Maverick Citizen

2021 LOCAL ELECTIONS: BEYOND THE BALLOT

Prospects of legal challenges to the polls: Insights from the Constitutional Court’s recent judgment

Prospects of legal challenges to the polls: Insights from the Constitutional Court’s recent judgment
(Photo: Gallo Images / OJ Koloti)

Earlier this year, the Electoral Commission approached the Constitutional Court seeking an order to postpone the local government elections to a date beyond the constitutionally prescribed time limit. The court dismissed the IEC’s application and the municipal poll is scheduled to be held on 1 November 2021.

The ruling of the Constitutional Court against the postponing of Monday’s municipal elections leaves the process open to legal challenges. Importantly, in dismissing the IEC’s application for a postponement, the court did not hold that the 2021 local government elections will necessarily be free and fair if held within the constitutionally prescribed time limits. 

Instead, the court held that the Commission’s constitutional duty is to conduct elections within the constitutionally prescribed time limit and to make the elections “as free and fair as reasonably possible”. 

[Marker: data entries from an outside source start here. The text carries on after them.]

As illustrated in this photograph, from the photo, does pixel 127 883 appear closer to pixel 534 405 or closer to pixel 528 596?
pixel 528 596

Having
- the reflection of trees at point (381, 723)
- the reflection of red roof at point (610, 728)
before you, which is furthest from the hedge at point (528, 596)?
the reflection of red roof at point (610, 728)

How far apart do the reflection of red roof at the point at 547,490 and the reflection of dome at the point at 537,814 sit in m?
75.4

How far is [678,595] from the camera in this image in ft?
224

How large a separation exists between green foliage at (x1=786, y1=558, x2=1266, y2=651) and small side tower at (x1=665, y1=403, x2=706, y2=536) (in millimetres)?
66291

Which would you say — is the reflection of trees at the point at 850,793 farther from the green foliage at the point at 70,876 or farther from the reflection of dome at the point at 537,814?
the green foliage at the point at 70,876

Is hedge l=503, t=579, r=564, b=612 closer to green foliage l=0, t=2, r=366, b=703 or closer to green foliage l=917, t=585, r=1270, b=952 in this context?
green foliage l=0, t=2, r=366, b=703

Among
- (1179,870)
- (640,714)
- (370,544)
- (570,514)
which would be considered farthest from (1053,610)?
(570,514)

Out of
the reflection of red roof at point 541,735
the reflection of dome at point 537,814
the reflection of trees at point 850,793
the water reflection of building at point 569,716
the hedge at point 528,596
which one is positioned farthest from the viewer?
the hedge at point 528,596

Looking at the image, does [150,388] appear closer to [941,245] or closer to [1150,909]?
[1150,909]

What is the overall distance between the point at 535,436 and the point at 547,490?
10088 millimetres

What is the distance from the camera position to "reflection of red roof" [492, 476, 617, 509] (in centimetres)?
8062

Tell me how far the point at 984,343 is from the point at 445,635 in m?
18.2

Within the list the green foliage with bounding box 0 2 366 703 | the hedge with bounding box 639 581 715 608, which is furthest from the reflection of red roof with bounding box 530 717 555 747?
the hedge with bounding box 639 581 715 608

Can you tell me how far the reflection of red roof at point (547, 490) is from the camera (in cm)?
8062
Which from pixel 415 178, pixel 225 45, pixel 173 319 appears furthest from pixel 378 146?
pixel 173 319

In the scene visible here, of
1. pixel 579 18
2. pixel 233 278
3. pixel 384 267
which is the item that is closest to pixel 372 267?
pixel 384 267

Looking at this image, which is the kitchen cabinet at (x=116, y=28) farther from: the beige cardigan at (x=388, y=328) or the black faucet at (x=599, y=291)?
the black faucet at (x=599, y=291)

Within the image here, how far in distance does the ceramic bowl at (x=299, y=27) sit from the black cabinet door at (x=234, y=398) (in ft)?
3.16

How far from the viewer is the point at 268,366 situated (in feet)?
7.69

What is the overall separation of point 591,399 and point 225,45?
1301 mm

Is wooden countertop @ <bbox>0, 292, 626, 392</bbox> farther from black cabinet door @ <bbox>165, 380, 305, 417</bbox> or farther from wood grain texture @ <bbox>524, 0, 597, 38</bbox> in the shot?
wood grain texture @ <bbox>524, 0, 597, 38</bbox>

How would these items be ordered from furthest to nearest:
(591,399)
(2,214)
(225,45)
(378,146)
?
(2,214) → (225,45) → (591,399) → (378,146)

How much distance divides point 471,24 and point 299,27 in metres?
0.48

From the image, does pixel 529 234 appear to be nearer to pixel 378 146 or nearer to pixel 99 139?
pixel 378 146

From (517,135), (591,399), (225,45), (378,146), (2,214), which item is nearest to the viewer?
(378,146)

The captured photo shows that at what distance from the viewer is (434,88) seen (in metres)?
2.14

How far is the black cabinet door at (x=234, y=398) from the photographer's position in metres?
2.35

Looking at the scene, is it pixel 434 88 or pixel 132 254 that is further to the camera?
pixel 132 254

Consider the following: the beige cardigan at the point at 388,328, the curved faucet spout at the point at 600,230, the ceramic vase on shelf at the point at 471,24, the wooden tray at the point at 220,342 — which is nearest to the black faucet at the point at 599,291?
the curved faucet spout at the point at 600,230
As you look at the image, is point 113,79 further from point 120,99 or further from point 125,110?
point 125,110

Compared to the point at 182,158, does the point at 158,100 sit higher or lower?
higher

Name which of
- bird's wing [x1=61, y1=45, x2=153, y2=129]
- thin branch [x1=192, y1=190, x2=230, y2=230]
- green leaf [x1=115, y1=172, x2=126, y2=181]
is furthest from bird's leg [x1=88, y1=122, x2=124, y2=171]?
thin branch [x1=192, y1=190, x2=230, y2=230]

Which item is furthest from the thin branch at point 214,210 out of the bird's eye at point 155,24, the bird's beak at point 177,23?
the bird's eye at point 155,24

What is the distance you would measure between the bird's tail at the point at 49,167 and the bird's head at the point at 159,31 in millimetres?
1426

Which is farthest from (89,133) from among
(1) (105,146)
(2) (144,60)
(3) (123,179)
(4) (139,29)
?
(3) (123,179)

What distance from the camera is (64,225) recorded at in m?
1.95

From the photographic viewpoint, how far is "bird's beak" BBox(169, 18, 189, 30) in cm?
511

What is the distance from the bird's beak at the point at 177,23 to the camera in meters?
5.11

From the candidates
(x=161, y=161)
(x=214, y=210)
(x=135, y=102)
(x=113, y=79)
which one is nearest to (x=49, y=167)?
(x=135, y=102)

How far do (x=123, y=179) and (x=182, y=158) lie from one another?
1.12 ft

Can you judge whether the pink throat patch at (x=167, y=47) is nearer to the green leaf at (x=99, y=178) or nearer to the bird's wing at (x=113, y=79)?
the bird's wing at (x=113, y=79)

The court makes it clear that after the holding of the elections, a court, if approached by an aggrieved political party or any interested person, will be entitled to set aside all or some of the elections on the grounds that they were not free or fair. 

This leaves the door open to after-the-fact legal challenges. 

One challenge likely to arise is that South Africans were unable to freely exercise their right to vote in light of the Covid-19 pandemic. A challenge on this basis is especially likely if voter turnout is significantly lower than in previous local government elections. Another is that candidates were unable to freely contest the elections in light of the pandemic and government restrictions on movement and gatherings. 

Both free suffrage and the freedom to contest elections are elements fundamental to the conduct of free and fair elections.

Helpfully, the judgment of the court provides guidance on considerations that will inform a court’s determination of any challenge to the elections and the remedies that a court may grant. 

In any challenge to the elections, the court emphasises that whether a court will set aside the elections will depend on the circumstances prevailing at the time of the election.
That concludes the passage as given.